---------- DATA SHOWN ----------
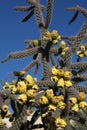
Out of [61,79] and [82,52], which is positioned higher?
[82,52]

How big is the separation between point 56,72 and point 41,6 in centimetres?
207

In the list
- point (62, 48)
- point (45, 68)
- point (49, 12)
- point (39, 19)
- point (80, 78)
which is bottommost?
point (80, 78)

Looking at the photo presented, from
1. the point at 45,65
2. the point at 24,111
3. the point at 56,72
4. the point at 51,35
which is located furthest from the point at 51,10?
the point at 24,111

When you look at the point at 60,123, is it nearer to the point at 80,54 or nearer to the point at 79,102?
the point at 79,102

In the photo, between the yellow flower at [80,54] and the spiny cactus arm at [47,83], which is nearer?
the spiny cactus arm at [47,83]

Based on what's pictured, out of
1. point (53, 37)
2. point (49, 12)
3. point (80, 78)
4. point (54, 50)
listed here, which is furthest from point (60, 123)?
point (49, 12)

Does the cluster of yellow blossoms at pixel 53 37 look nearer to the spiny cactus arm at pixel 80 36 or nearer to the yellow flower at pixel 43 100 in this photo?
the spiny cactus arm at pixel 80 36

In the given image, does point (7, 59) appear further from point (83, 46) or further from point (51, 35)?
point (83, 46)

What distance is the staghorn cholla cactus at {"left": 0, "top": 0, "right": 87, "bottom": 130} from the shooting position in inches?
167

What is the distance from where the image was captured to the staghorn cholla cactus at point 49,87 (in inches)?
167

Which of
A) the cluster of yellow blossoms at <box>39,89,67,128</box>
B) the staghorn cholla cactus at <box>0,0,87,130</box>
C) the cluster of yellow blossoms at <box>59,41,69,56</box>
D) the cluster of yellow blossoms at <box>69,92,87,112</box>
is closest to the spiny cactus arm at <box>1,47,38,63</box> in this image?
the staghorn cholla cactus at <box>0,0,87,130</box>

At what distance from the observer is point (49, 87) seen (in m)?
4.70

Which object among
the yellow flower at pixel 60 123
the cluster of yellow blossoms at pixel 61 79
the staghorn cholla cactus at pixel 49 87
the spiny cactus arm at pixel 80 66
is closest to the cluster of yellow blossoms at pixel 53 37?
the staghorn cholla cactus at pixel 49 87

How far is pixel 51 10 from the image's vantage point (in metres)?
5.62
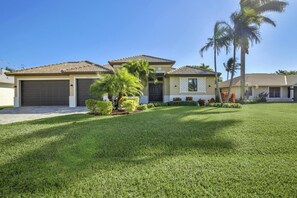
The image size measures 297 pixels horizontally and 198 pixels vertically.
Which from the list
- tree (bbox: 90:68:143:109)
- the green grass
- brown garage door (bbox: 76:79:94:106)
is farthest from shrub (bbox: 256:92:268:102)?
brown garage door (bbox: 76:79:94:106)

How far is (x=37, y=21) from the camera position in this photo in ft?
58.4

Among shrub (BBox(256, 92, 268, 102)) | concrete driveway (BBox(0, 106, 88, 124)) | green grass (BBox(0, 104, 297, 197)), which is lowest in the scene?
green grass (BBox(0, 104, 297, 197))

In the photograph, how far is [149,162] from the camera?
165 inches

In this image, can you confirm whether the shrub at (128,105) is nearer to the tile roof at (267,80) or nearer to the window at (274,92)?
the tile roof at (267,80)

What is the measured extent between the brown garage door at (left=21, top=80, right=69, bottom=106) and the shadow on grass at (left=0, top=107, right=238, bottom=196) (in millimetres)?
13012

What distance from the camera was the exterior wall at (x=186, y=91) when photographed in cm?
2105

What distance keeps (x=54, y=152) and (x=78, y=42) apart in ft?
73.5

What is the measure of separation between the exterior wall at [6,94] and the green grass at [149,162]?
2116 centimetres

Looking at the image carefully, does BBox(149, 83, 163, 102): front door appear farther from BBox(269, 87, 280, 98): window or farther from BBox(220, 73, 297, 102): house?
BBox(269, 87, 280, 98): window

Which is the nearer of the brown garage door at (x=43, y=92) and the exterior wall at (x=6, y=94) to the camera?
the brown garage door at (x=43, y=92)

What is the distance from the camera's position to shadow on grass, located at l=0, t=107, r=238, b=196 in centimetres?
342

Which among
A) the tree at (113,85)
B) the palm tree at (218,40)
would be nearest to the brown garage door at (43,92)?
the tree at (113,85)

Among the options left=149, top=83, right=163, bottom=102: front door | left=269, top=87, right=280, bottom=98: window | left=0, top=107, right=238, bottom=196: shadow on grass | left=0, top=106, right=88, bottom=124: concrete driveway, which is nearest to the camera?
left=0, top=107, right=238, bottom=196: shadow on grass

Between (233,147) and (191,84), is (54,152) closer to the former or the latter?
----------
● **PROBLEM STATEMENT**: Write out every line above exactly as it is, leaving out the pictures.

● **ANSWER TO THE PROBLEM**:
Out of [61,79] and [82,52], which is positioned higher?
[82,52]

How big is the separation between point 56,72 and point 41,6 in centimetres?
207

In the list
- point (62, 48)
- point (45, 68)
- point (49, 12)
- point (39, 19)
- point (80, 78)
which is bottommost?
point (80, 78)

Looking at the photo presented, from
1. the point at 45,65
2. the point at 24,111
3. the point at 56,72
4. the point at 51,35
which is located furthest from the point at 51,10?
the point at 24,111

When you look at the point at 60,123, is it nearer to the point at 80,54 or nearer to the point at 79,102?
the point at 79,102

In the photo, between the yellow flower at [80,54] and the spiny cactus arm at [47,83], which is nearer?
the spiny cactus arm at [47,83]

Based on what's pictured, out of
1. point (53, 37)
2. point (49, 12)
3. point (80, 78)
4. point (54, 50)
listed here, which is furthest from point (60, 123)?
point (49, 12)

Does the cluster of yellow blossoms at pixel 53 37 look nearer to the spiny cactus arm at pixel 80 36 or nearer to the yellow flower at pixel 43 100 in this photo?
the spiny cactus arm at pixel 80 36

In the given image, does point (7, 59) appear further from point (83, 46) or further from point (51, 35)?
point (83, 46)

What distance is the staghorn cholla cactus at {"left": 0, "top": 0, "right": 87, "bottom": 130} from the shooting position in inches?
167

What is the distance from where the image was captured to the staghorn cholla cactus at point 49,87 (in inches)?
167

Which of
A) the cluster of yellow blossoms at <box>39,89,67,128</box>
B) the staghorn cholla cactus at <box>0,0,87,130</box>
C) the cluster of yellow blossoms at <box>59,41,69,56</box>
D) the cluster of yellow blossoms at <box>69,92,87,112</box>
is closest to the spiny cactus arm at <box>1,47,38,63</box> in this image?
the staghorn cholla cactus at <box>0,0,87,130</box>

At what distance from the observer is point (49, 87) seen (in m)?
4.70

Which object among
the yellow flower at pixel 60 123
the cluster of yellow blossoms at pixel 61 79
the staghorn cholla cactus at pixel 49 87
the spiny cactus arm at pixel 80 66
is closest to the cluster of yellow blossoms at pixel 53 37?
the staghorn cholla cactus at pixel 49 87

How far is pixel 51 10 from the image's vantage point (in metres)?
5.62
The image size measures 297 pixels horizontally and 198 pixels vertically.
Which from the list
- tree (bbox: 90:68:143:109)
- the green grass
- brown garage door (bbox: 76:79:94:106)
is farthest from shrub (bbox: 256:92:268:102)?
brown garage door (bbox: 76:79:94:106)

How far is (x=37, y=21) from the camera position in this photo in ft?
58.4

Among shrub (BBox(256, 92, 268, 102)) | concrete driveway (BBox(0, 106, 88, 124)) | green grass (BBox(0, 104, 297, 197)), which is lowest in the scene?
green grass (BBox(0, 104, 297, 197))

In the photograph, how far is [149,162] from the camera?
165 inches

In this image, can you confirm whether the shrub at (128,105) is nearer to the tile roof at (267,80) or nearer to the window at (274,92)?
the tile roof at (267,80)

What is the measured extent between the brown garage door at (left=21, top=80, right=69, bottom=106) and the shadow on grass at (left=0, top=107, right=238, bottom=196) (in millimetres)?
13012

What distance from the camera was the exterior wall at (x=186, y=91) when photographed in cm?
2105

What distance keeps (x=54, y=152) and (x=78, y=42) apart in ft?
73.5

What is the measure of separation between the exterior wall at [6,94] and the green grass at [149,162]?
2116 centimetres

Looking at the image carefully, does BBox(149, 83, 163, 102): front door appear farther from BBox(269, 87, 280, 98): window or farther from BBox(220, 73, 297, 102): house?
BBox(269, 87, 280, 98): window

Which is the nearer of the brown garage door at (x=43, y=92) and the exterior wall at (x=6, y=94) to the camera?
the brown garage door at (x=43, y=92)

What is the distance from the camera's position to shadow on grass, located at l=0, t=107, r=238, b=196 in centimetres?
342

Which among
A) the tree at (113,85)
B) the palm tree at (218,40)
would be nearest to the brown garage door at (43,92)?
the tree at (113,85)

Among the options left=149, top=83, right=163, bottom=102: front door | left=269, top=87, right=280, bottom=98: window | left=0, top=107, right=238, bottom=196: shadow on grass | left=0, top=106, right=88, bottom=124: concrete driveway, which is nearest to the camera?
left=0, top=107, right=238, bottom=196: shadow on grass

Between (233,147) and (191,84), is (54,152) closer to the former or the latter?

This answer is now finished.